PROBLEM DETAILS: Whenever a line of the records below contains the word "United", copy that line.

----------

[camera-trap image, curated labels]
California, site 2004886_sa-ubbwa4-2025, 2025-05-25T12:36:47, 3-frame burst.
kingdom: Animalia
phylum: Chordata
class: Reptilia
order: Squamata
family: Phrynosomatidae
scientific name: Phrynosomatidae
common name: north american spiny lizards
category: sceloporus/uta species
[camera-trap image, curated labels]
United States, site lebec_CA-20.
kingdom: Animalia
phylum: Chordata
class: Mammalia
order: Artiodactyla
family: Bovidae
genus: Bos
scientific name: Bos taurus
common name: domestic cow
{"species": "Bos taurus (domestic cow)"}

----------

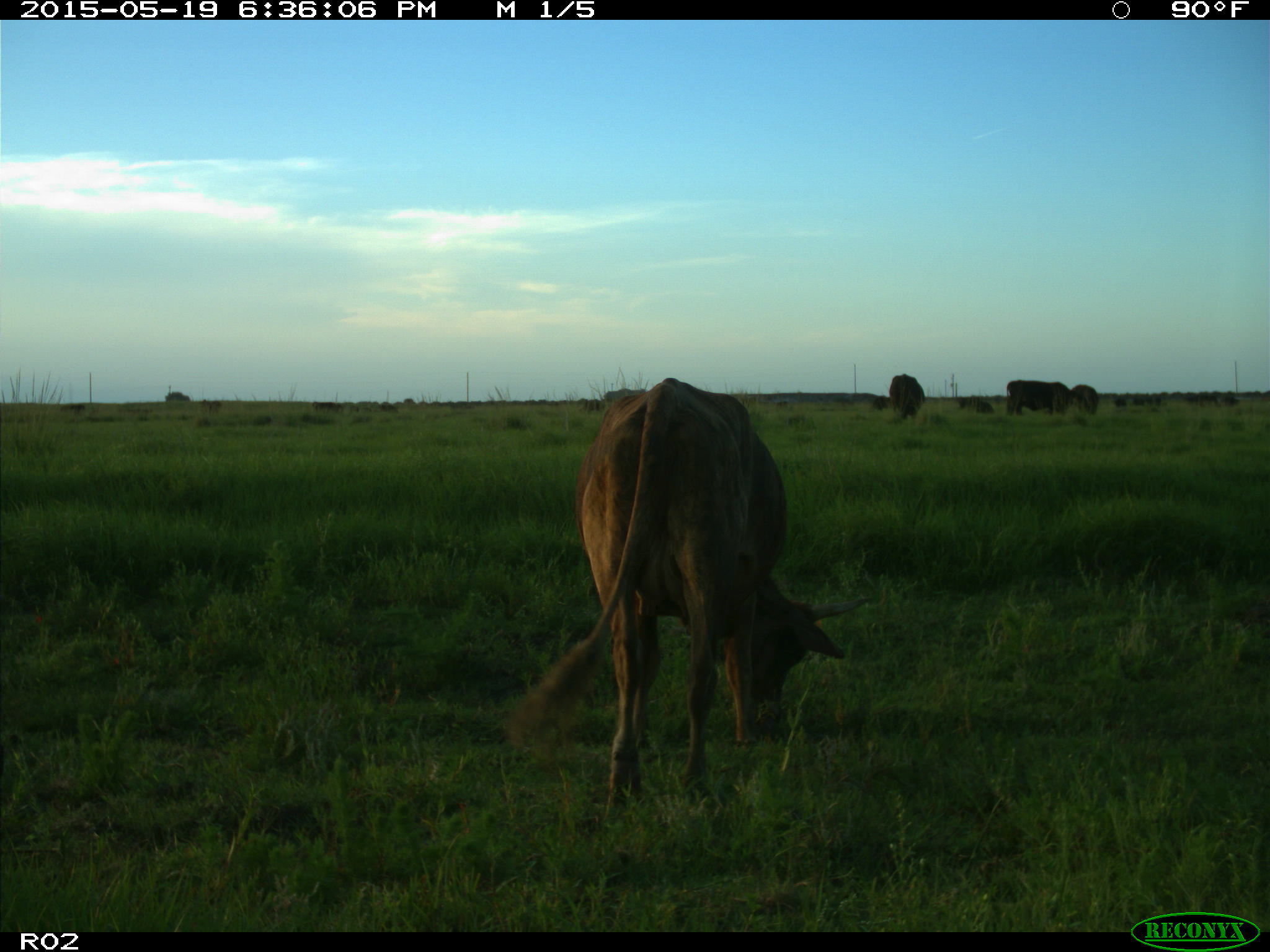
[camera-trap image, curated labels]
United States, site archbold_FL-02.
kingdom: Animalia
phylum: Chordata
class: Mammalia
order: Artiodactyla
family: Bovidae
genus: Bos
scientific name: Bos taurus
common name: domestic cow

----------

RESPONSE TO THIS TASK:
United States, site lebec_CA-20.
United States, site archbold_FL-02.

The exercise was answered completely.